#### [YOUR GOAL]
Please set down, exactly as written, the line containing "Local competitiveness requirements" and every line after it through the end of the records.

(Records from a data collection)
↓↓↓

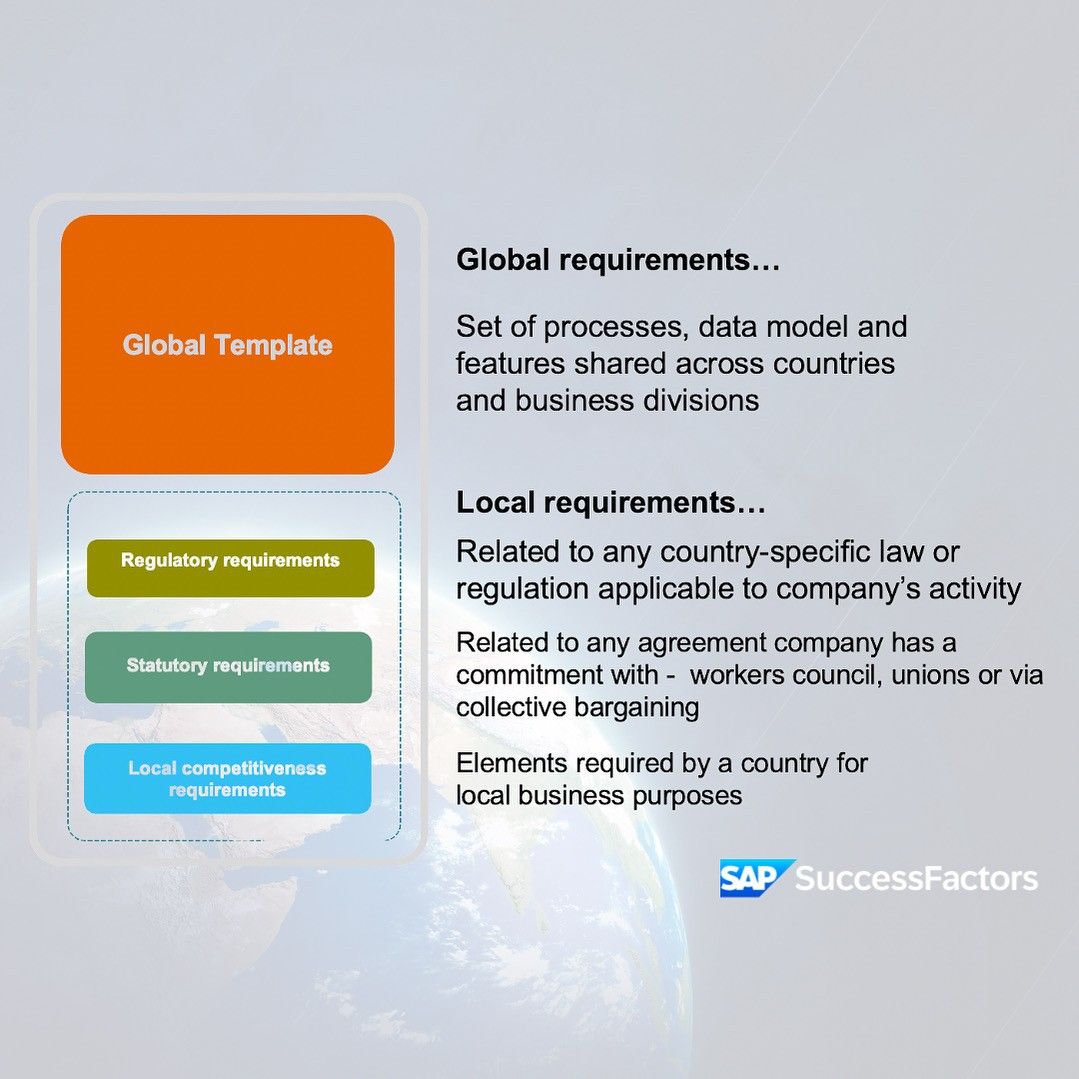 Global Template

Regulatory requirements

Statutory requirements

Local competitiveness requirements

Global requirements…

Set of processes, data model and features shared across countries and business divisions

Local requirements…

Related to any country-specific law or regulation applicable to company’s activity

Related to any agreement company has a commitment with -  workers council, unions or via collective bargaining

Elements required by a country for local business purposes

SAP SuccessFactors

↑↑↑

#### [EXPECTED ANSWER]
Local competitiveness requirements

Global requirements…

Set of processes, data model and features shared across countries and business divisions

Local requirements…

Related to any country-specific law or regulation applicable to company’s activity

Related to any agreement company has a commitment with -  workers council, unions or via collective bargaining

Elements required by a country for local business purposes

SAP SuccessFactors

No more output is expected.